[[ Input, beginning ]]
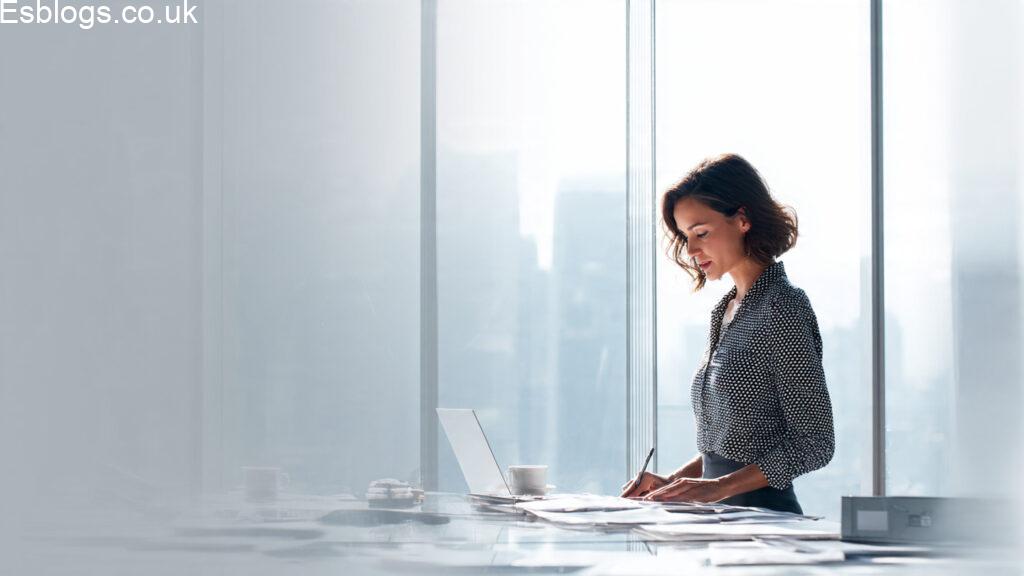 Emma Michell Chartered Accountant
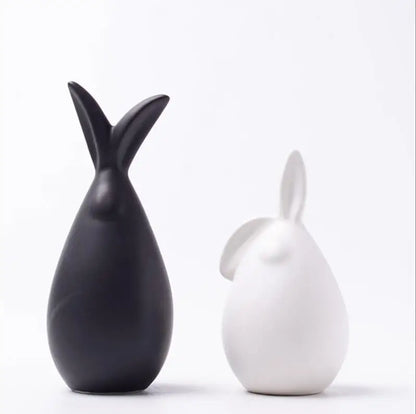 Virella  Modern Ceramic Figurines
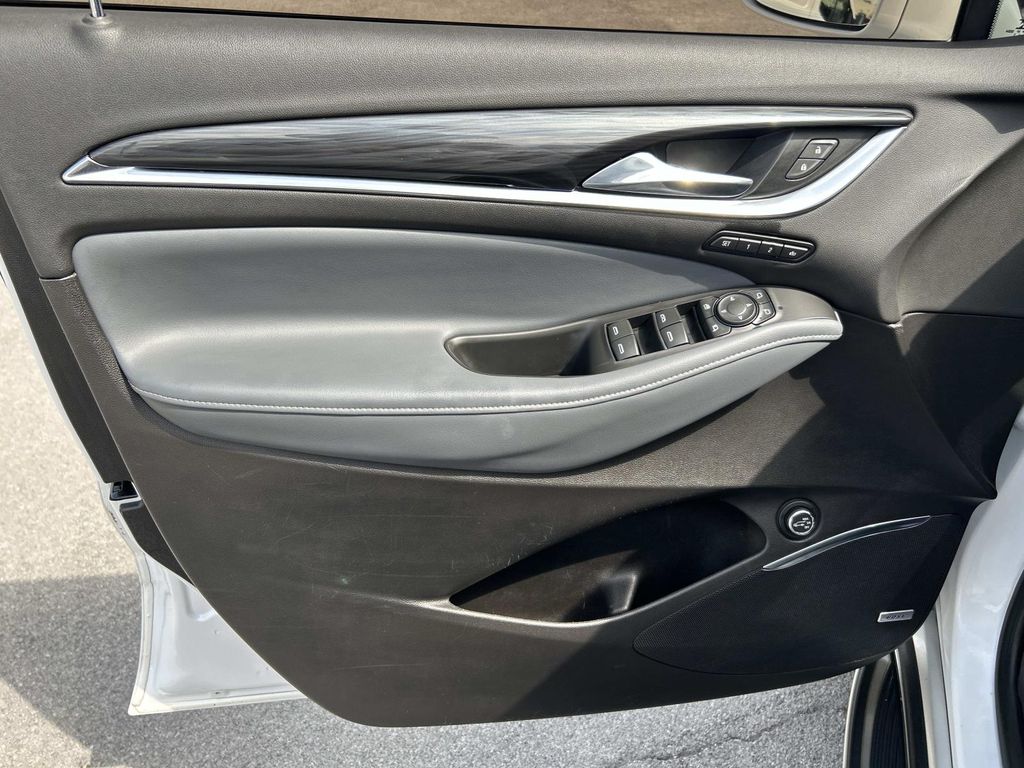 Used 2018 Buick Enclave SUV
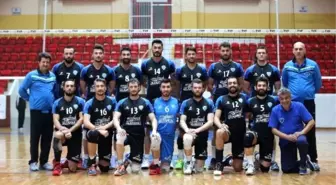 Adana Toros Byz Spor Dolu Dizgin: 3-0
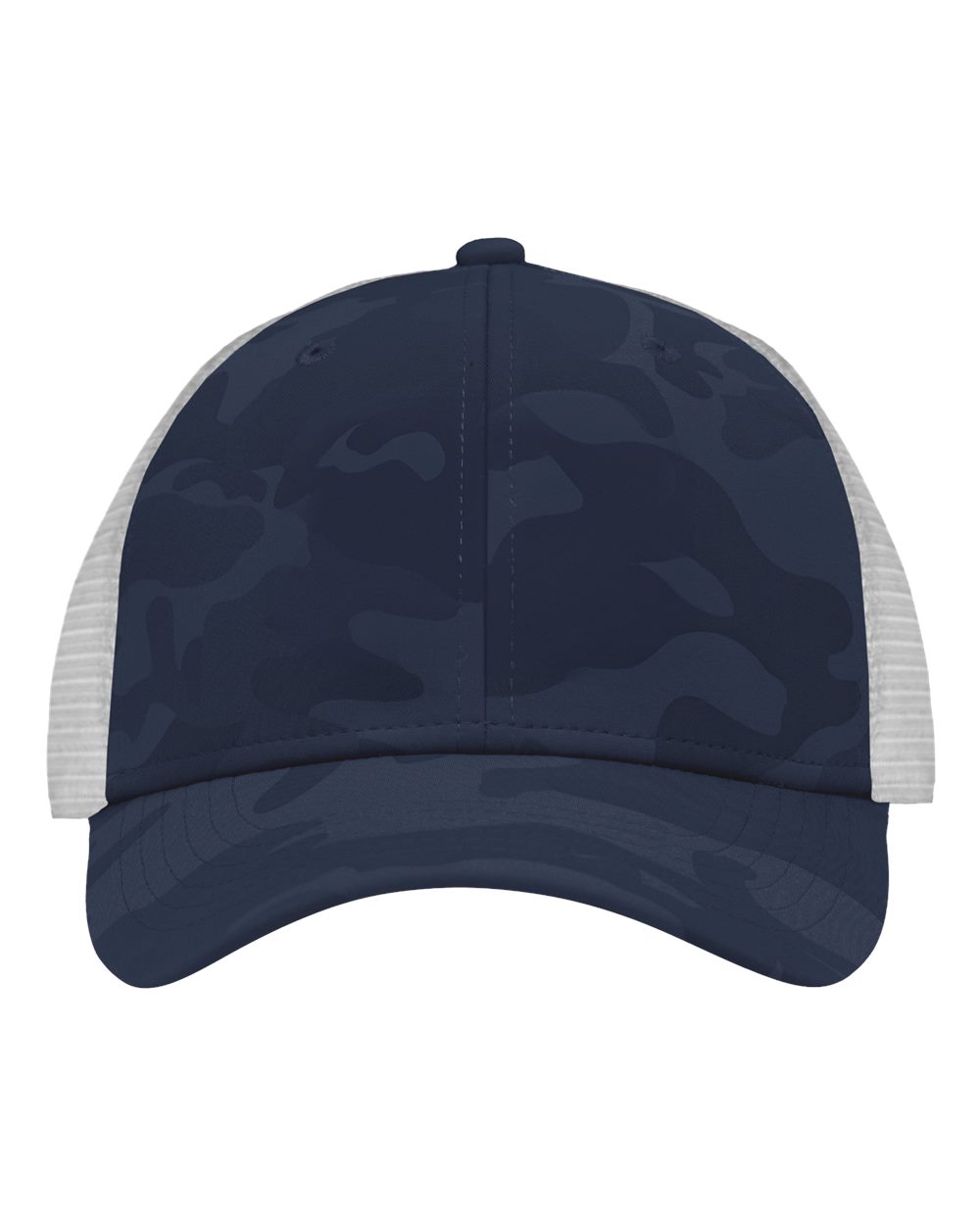 Sportsman SP1450 - Navy Camo/ White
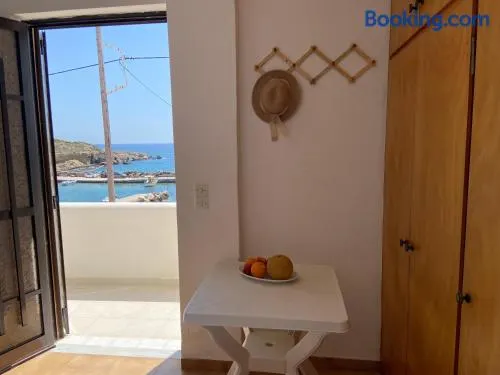 Coastal Charm - Sea View Room - Image 1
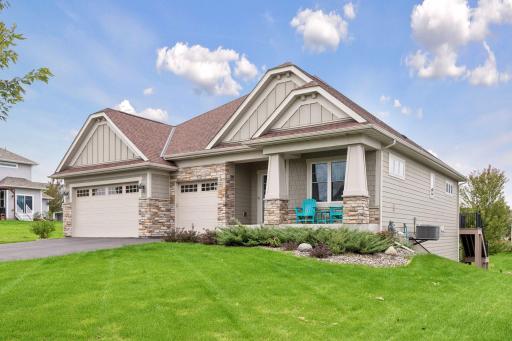 808 June Avenue N, Lake Elmo, MN 55042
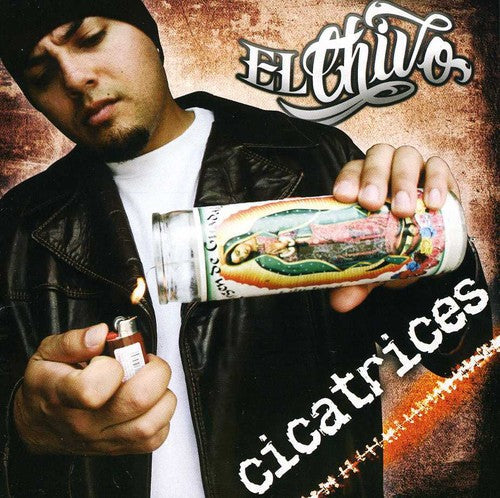 El Chivo: Cicatrices - CD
[[ Input, end ]]
* _The problem_
Transcribe the records above exactly as they appear, leaving out any pictures.

* _Answer box_
 Emma Michell Chartered Accountant
 Virella  Modern Ceramic Figurines
 Used 2018 Buick Enclave SUV
 Adana Toros Byz Spor Dolu Dizgin: 3-0
 Sportsman SP1450 - Navy Camo/ White
 Coastal Charm - Sea View Room - Image 1
 808 June Avenue N, Lake Elmo, MN 55042
 El Chivo: Cicatrices - CD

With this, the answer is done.